Le lendemain, il décida donc d’aller faire du repérage sur les lieux de la réception qui verrait arriver les Mittelheim. Sans grande surprise, il s’agissait du Palais Royal, non loin du Louvre. Corentin n’avait curieusement effectué que très peu de visites à Paris, mais il avait tant qu’assez vu le Louvre. Oh, bien entendu, il ne s’en lassait pas, et visitait les alentours tant que son emploi du temps le lui permettait. Mais il avait l’impression de délaisser toute une partie de Paris qu’il n’avait en fin de compte jamais eu l’occasion de visiter. Cela contrariait son esprit curieux et aventurier.
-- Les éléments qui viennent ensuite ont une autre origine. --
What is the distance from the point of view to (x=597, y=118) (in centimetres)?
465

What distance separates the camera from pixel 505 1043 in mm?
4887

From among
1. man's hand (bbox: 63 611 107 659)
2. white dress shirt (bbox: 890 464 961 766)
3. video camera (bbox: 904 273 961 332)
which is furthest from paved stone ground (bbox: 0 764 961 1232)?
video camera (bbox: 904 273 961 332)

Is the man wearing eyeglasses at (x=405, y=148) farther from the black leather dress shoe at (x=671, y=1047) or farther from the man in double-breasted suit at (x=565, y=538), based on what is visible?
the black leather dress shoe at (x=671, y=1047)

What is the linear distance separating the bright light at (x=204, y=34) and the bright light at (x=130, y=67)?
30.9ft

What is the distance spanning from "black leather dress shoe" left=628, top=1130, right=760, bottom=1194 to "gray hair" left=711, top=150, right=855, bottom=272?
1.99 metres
Même un peu plus de Versailles l’aurait satisfait, à ce stade.

L’hiver était définitivement là jusque sous son manteau, et alors qu’il traversait la Place Vendôme, il se sentait un peu las. Malgré les aventures incroyables qu’il avait vécu la dernière décennie, Corentin avait dépassé la trentaine et la solitude le rattrapait durant ses longues balades. Quoi qu’il en soit, il avait la ferme intuition que c’était le calme avant la tempête. Mais il avait du travail, aussi entreprit-il de préparer la soirée en choisissant un costume approprié, son meilleur appareil argentique et un carnet de note équipé de son crayon fermement pincé à la couverture. Après être descendu afin de prendre un café et d’éplucher la presse parisienne, il se rendit de nouveau au Louvre. Il était déjà dix-neuf heure quand il se présenta à la réception.
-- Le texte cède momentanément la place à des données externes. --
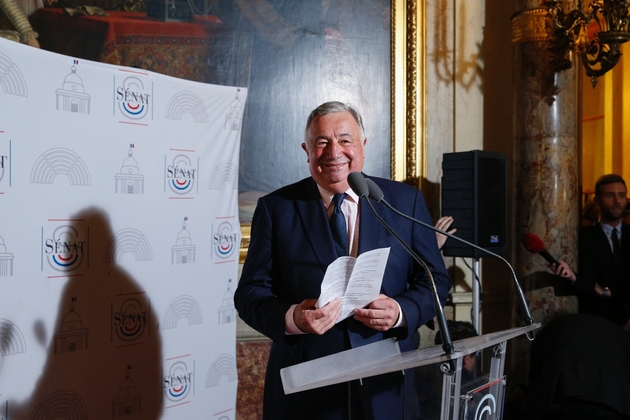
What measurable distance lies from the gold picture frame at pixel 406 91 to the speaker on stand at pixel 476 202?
0.53 m

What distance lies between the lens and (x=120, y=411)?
10.3ft

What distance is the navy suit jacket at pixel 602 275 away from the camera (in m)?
4.71

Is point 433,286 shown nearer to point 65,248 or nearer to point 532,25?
point 65,248

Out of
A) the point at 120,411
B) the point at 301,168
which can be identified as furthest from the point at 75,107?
the point at 301,168

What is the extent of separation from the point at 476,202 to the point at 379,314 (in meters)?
2.56

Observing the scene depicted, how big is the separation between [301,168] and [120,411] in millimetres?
2332

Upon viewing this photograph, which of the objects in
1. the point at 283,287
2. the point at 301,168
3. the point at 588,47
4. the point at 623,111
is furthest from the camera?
the point at 623,111

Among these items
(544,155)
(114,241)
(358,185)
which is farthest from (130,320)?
(544,155)

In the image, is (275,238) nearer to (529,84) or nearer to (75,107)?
(75,107)

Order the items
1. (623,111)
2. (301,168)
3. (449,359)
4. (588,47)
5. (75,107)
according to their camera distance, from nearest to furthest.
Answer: (449,359) < (75,107) < (588,47) < (301,168) < (623,111)

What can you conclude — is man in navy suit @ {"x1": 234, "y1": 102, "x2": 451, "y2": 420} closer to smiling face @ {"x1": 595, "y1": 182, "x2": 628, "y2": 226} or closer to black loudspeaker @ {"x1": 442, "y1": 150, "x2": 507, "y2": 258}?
black loudspeaker @ {"x1": 442, "y1": 150, "x2": 507, "y2": 258}

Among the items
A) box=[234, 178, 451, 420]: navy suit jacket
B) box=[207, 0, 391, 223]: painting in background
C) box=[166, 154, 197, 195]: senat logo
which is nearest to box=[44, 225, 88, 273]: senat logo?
box=[166, 154, 197, 195]: senat logo

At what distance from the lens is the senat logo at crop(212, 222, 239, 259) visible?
3.68 m

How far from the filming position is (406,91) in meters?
5.07
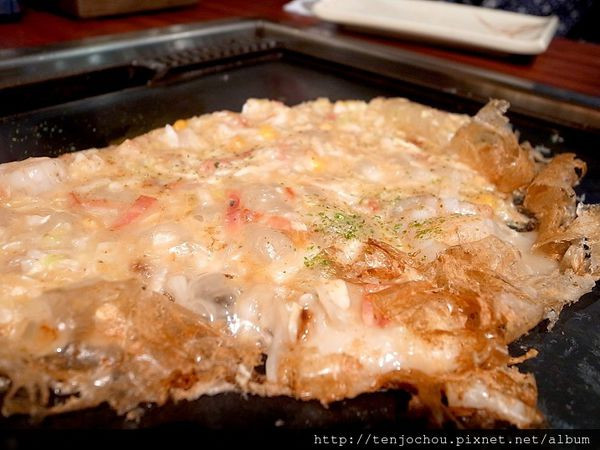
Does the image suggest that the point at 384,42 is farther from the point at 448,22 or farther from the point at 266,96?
the point at 266,96

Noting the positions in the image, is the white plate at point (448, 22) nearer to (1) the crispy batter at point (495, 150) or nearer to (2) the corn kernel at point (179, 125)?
(1) the crispy batter at point (495, 150)

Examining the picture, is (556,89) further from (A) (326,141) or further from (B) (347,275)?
(B) (347,275)

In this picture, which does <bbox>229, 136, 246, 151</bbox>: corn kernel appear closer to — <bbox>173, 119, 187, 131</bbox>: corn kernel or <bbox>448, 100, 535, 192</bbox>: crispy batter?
<bbox>173, 119, 187, 131</bbox>: corn kernel

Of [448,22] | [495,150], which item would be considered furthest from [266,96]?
[448,22]

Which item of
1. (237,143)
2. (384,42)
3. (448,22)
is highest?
(448,22)

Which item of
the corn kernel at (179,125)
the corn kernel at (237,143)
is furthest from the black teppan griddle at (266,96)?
the corn kernel at (237,143)

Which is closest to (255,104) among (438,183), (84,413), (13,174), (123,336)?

Une partie importante du Louvre avait été réservée pour l’occasion, aussi tout le Palais Royal semblait occupé par la haute bourgeoisie parisienne. Mayol était loin de se sentir à sa place et se cachait ostensiblement derrière sa carte de presse. Il snoba superbement trois serveurs et leurs collations : son objectif prioritaire était de trouver la Famille Royale. Il n’eut pas le temps de se faire aborder par une quatrième serveuse qui l’avait repérée et se préparait à lui barrer la route qu’un enfant vint le bousculer comme un boulet de canon. Corentin manqua de renverser le plateau de la serveuse avant de se confondre en excuses, lesquelles se noyèrent dans la voix tonitruante du Kaiser Klaustrin qui sermonnait les enfants dans sa langue natale. Lui et sa femme, agacés, vinrent à la rencontre de Mayol.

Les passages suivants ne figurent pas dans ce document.